> **Exercise**
Rewrite every line of the entries below as a numbered list, leaving out any blank lines.

> **Data entries**

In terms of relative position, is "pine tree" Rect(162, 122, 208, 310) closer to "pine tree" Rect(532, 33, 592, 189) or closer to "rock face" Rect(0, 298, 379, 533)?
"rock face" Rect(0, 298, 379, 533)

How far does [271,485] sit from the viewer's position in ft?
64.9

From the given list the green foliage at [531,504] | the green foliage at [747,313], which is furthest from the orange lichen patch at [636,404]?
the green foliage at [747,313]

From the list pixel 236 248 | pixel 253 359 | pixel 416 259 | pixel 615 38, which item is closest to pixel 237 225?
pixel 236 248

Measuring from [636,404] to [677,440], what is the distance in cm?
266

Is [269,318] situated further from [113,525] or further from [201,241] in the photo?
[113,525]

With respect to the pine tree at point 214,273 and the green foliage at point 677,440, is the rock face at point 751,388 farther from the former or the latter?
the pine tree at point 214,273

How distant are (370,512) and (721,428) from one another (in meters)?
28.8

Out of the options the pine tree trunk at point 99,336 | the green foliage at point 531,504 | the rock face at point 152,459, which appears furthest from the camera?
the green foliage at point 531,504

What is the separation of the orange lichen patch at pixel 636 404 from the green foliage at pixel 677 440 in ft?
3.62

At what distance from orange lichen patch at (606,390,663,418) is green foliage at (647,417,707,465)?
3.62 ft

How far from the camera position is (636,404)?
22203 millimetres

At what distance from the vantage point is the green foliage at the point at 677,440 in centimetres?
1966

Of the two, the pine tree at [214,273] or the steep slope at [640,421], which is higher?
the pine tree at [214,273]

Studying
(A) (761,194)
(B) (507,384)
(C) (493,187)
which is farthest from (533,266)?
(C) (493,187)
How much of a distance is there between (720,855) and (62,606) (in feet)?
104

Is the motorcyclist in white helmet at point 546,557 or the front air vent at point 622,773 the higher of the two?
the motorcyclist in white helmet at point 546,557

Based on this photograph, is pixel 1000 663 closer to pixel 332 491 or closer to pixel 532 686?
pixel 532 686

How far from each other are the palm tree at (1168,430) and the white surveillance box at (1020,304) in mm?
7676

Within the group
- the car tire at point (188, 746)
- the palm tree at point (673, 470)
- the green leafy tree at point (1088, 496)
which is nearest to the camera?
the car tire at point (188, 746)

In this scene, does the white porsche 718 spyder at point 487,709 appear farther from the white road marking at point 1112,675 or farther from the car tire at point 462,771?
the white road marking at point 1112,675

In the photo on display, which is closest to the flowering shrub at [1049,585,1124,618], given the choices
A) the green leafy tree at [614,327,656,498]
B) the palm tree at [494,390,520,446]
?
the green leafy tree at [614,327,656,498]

> **Task answer**
1. In terms of relative position, is "pine tree" Rect(162, 122, 208, 310) closer to "pine tree" Rect(532, 33, 592, 189) or closer to "rock face" Rect(0, 298, 379, 533)?
2. "rock face" Rect(0, 298, 379, 533)
3. How far does [271,485] sit from the viewer's position in ft?
4. 64.9
5. From the given list the green foliage at [531,504] | the green foliage at [747,313], which is furthest from the orange lichen patch at [636,404]?
6. the green foliage at [747,313]
7. From the list pixel 236 248 | pixel 253 359 | pixel 416 259 | pixel 615 38, which item is closest to pixel 237 225?
8. pixel 236 248
9. Measuring from [636,404] to [677,440], what is the distance in cm?
10. 266
11. Is [269,318] situated further from [113,525] or further from [201,241] in the photo?
12. [113,525]
13. With respect to the pine tree at point 214,273 and the green foliage at point 677,440, is the rock face at point 751,388 farther from the former or the latter?
14. the pine tree at point 214,273
15. How distant are (370,512) and (721,428) from one another (in meters)?
16. 28.8
17. Out of the options the pine tree trunk at point 99,336 | the green foliage at point 531,504 | the rock face at point 152,459, which appears furthest from the camera?
18. the green foliage at point 531,504
19. What is the separation of the orange lichen patch at pixel 636 404 from the green foliage at pixel 677 440 in ft?
20. 3.62
21. At what distance from orange lichen patch at (606,390,663,418) is green foliage at (647,417,707,465)?
22. 3.62 ft
23. How far from the camera position is (636,404)?
24. 22203 millimetres
25. At what distance from the vantage point is the green foliage at the point at 677,440 in centimetres?
26. 1966
27. Of the two, the pine tree at [214,273] or the steep slope at [640,421], which is higher?
28. the pine tree at [214,273]
29. Studying
30. (A) (761,194)
31. (B) (507,384)
32. (C) (493,187)
33. which is farthest from (533,266)?
34. (C) (493,187)
35. How much of a distance is there between (720,855) and (62,606) (in feet)?
36. 104
37. Is the motorcyclist in white helmet at point 546,557 or the front air vent at point 622,773 the higher of the two?
38. the motorcyclist in white helmet at point 546,557
39. Based on this photograph, is pixel 1000 663 closer to pixel 332 491 or closer to pixel 532 686?
40. pixel 532 686
41. How far from each other are the palm tree at (1168,430) and the white surveillance box at (1020,304) in mm?
42. 7676
43. Within the group
44. - the car tire at point (188, 746)
45. - the palm tree at point (673, 470)
46. - the green leafy tree at point (1088, 496)
47. which is nearest to the camera?
48. the car tire at point (188, 746)
49. In this scene, does the white porsche 718 spyder at point 487,709 appear farther from the white road marking at point 1112,675 or farther from the car tire at point 462,771?
50. the white road marking at point 1112,675
51. In the photo on display, which is closest to the flowering shrub at [1049,585,1124,618], given the choices
52. A) the green leafy tree at [614,327,656,498]
53. B) the palm tree at [494,390,520,446]
54. ?
55. the green leafy tree at [614,327,656,498]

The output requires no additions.